Transcribe exactly the first line of the listing below and each line that follows it, ending with the line that contains "category: neotoma species", and omit the remainder.

+++

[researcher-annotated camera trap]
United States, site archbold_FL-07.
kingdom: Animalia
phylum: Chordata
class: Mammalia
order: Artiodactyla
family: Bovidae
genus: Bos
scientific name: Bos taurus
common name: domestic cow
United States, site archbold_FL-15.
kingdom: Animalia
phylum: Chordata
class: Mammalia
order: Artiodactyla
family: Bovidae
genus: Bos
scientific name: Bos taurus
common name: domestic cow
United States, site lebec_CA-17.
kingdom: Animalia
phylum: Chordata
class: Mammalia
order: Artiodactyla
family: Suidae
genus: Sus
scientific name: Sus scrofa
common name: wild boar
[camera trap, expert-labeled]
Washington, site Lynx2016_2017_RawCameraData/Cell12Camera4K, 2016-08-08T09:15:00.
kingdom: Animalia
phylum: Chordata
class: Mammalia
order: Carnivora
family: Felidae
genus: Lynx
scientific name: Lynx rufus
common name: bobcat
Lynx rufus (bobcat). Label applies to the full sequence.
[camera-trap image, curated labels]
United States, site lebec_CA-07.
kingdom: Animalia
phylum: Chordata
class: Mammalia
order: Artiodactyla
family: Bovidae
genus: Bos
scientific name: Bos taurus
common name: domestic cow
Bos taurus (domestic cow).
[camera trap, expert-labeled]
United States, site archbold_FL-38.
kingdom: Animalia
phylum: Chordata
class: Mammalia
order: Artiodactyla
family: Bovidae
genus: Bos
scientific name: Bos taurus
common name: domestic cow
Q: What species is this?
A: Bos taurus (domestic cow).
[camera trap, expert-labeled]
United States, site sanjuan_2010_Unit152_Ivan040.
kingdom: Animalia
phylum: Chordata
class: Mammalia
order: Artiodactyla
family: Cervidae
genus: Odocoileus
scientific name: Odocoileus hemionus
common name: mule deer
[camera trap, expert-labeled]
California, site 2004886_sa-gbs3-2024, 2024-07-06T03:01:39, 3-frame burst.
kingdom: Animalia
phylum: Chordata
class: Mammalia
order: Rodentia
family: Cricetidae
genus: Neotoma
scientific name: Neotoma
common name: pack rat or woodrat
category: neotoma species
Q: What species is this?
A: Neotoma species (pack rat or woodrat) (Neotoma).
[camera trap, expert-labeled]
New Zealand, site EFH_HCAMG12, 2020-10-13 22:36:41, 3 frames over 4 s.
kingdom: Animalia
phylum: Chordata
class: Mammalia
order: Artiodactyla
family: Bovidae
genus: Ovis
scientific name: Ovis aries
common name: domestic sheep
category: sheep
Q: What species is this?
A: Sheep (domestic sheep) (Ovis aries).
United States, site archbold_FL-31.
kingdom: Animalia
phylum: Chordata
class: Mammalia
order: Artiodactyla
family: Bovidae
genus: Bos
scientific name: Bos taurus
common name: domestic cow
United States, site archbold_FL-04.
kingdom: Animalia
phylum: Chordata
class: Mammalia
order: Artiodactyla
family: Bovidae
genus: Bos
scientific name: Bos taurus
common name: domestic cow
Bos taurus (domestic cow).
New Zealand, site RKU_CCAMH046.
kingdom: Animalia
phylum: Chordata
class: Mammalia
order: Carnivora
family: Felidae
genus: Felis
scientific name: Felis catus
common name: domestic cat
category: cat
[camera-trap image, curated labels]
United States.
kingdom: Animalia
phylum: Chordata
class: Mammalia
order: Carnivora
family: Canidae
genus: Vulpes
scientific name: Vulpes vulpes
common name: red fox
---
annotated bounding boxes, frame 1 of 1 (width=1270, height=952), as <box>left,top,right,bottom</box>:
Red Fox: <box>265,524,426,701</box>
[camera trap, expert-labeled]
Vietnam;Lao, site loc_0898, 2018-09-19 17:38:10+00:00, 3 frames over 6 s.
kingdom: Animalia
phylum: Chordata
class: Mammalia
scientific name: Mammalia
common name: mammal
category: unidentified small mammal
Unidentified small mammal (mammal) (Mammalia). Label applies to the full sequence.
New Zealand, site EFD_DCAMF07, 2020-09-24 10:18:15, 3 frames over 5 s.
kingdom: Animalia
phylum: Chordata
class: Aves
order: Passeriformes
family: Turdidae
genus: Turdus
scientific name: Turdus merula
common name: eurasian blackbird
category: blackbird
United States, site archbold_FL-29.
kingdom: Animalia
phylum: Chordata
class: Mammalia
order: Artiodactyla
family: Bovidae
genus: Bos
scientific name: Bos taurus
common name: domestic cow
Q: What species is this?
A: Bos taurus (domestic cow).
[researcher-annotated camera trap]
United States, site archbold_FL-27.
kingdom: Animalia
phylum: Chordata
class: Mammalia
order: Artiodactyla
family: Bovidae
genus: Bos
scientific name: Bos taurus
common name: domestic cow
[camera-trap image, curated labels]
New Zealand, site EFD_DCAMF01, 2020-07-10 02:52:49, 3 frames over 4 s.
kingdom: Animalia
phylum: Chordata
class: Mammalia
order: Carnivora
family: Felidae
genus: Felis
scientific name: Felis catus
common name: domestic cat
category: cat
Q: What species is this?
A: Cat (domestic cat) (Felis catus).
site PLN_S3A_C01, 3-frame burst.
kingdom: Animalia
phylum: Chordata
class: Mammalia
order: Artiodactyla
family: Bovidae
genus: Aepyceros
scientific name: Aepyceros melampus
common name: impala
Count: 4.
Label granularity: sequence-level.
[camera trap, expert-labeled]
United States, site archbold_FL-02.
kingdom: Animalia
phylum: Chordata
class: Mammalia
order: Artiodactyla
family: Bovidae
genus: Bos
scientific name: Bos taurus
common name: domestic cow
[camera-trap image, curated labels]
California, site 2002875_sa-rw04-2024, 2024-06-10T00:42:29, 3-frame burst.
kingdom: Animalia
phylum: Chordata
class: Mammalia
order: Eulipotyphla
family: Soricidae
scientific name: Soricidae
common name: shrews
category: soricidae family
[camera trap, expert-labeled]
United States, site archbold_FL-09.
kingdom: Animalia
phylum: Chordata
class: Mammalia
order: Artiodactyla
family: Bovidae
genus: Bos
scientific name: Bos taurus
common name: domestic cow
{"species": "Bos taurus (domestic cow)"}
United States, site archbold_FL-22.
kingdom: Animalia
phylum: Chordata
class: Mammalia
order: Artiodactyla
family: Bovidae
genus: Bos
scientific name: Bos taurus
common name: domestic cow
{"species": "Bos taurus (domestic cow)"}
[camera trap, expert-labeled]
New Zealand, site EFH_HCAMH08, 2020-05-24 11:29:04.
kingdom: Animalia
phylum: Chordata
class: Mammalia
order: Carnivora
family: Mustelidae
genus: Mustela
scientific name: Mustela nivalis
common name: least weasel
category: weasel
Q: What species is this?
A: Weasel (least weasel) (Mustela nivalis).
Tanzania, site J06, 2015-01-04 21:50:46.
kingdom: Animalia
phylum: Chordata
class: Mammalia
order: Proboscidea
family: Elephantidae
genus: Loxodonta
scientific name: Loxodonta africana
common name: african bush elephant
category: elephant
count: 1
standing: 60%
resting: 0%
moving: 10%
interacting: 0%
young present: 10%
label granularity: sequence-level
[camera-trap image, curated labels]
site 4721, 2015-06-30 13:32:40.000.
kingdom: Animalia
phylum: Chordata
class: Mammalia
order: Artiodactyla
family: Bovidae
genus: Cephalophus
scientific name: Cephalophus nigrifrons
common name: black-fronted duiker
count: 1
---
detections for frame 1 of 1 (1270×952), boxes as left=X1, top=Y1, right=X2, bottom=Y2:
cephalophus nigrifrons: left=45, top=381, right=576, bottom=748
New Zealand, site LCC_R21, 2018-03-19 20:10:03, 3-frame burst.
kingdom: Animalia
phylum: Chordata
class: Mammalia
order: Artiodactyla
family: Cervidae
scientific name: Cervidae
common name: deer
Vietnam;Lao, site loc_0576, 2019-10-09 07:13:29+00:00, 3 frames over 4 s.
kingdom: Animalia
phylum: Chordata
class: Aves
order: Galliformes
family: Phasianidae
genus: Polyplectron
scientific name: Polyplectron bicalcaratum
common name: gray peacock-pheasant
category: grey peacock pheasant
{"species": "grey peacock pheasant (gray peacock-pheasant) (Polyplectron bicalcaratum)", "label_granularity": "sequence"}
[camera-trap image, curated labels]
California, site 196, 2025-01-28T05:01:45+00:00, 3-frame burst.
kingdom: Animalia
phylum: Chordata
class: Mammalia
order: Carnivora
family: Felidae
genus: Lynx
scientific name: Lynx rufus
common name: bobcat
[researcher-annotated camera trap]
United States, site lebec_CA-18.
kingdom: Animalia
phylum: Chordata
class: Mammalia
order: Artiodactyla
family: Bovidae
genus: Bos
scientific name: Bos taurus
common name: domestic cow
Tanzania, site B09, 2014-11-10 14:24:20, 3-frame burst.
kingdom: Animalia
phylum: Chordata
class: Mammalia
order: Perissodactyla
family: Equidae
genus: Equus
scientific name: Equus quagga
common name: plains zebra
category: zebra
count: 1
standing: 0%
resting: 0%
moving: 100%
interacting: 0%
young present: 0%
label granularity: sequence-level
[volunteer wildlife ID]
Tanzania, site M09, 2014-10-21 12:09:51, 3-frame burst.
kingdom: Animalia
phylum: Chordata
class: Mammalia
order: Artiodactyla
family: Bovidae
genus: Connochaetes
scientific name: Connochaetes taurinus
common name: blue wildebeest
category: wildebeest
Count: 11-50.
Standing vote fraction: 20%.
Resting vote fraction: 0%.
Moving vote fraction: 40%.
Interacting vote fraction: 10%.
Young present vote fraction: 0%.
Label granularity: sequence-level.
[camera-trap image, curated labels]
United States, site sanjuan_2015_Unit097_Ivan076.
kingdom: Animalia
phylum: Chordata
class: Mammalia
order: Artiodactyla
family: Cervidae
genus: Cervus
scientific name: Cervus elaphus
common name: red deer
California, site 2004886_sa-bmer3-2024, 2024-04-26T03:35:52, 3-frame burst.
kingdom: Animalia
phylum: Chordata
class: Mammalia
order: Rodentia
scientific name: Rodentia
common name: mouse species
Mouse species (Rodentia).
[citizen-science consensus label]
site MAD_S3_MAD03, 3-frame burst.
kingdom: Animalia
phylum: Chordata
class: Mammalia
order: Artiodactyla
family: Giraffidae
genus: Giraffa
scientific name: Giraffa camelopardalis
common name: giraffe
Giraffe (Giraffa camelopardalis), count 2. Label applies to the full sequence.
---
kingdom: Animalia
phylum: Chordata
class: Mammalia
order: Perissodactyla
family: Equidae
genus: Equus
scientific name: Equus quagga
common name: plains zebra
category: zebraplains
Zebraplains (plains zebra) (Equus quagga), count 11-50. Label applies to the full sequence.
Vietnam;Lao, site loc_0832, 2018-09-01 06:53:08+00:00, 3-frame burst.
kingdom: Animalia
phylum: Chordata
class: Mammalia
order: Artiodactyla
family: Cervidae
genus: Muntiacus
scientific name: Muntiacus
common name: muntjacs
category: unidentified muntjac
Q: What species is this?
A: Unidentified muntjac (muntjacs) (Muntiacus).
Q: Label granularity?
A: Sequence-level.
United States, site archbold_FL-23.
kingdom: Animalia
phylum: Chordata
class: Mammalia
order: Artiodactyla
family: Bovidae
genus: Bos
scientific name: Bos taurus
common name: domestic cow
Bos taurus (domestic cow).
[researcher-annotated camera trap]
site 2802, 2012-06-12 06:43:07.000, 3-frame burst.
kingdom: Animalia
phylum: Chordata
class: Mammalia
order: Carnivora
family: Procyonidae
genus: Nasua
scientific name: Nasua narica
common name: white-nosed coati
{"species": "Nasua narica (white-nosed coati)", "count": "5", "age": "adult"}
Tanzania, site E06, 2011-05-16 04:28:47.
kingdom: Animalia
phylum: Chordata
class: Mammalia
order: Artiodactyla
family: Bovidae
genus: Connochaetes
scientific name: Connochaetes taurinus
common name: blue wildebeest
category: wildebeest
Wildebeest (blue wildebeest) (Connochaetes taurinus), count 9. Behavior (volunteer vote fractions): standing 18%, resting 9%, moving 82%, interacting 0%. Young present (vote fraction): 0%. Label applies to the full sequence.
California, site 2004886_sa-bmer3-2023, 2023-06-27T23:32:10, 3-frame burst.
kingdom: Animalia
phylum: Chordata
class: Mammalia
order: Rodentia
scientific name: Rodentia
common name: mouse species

+++

-- YOUR RESPONSE --
[researcher-annotated camera trap]
United States, site archbold_FL-07.
kingdom: Animalia
phylum: Chordata
class: Mammalia
order: Artiodactyla
family: Bovidae
genus: Bos
scientific name: Bos taurus
common name: domestic cow
United States, site archbold_FL-15.
kingdom: Animalia
phylum: Chordata
class: Mammalia
order: Artiodactyla
family: Bovidae
genus: Bos
scientific name: Bos taurus
common name: domestic cow
United States, site lebec_CA-17.
kingdom: Animalia
phylum: Chordata
class: Mammalia
order: Artiodactyla
family: Suidae
genus: Sus
scientific name: Sus scrofa
common name: wild boar
[camera trap, expert-labeled]
Washington, site Lynx2016_2017_RawCameraData/Cell12Camera4K, 2016-08-08T09:15:00.
kingdom: Animalia
phylum: Chordata
class: Mammalia
order: Carnivora
family: Felidae
genus: Lynx
scientific name: Lynx rufus
common name: bobcat
Lynx rufus (bobcat). Label applies to the full sequence.
[camera-trap image, curated labels]
United States, site lebec_CA-07.
kingdom: Animalia
phylum: Chordata
class: Mammalia
order: Artiodactyla
family: Bovidae
genus: Bos
scientific name: Bos taurus
common name: domestic cow
Bos taurus (domestic cow).
[camera trap, expert-labeled]
United States, site archbold_FL-38.
kingdom: Animalia
phylum: Chordata
class: Mammalia
order: Artiodactyla
family: Bovidae
genus: Bos
scientific name: Bos taurus
common name: domestic cow
Q: What species is this?
A: Bos taurus (domestic cow).
[camera trap, expert-labeled]
United States, site sanjuan_2010_Unit152_Ivan040.
kingdom: Animalia
phylum: Chordata
class: Mammalia
order: Artiodactyla
family: Cervidae
genus: Odocoileus
scientific name: Odocoileus hemionus
common name: mule deer
[camera trap, expert-labeled]
California, site 2004886_sa-gbs3-2024, 2024-07-06T03:01:39, 3-frame burst.
kingdom: Animalia
phylum: Chordata
class: Mammalia
order: Rodentia
family: Cricetidae
genus: Neotoma
scientific name: Neotoma
common name: pack rat or woodrat
category: neotoma species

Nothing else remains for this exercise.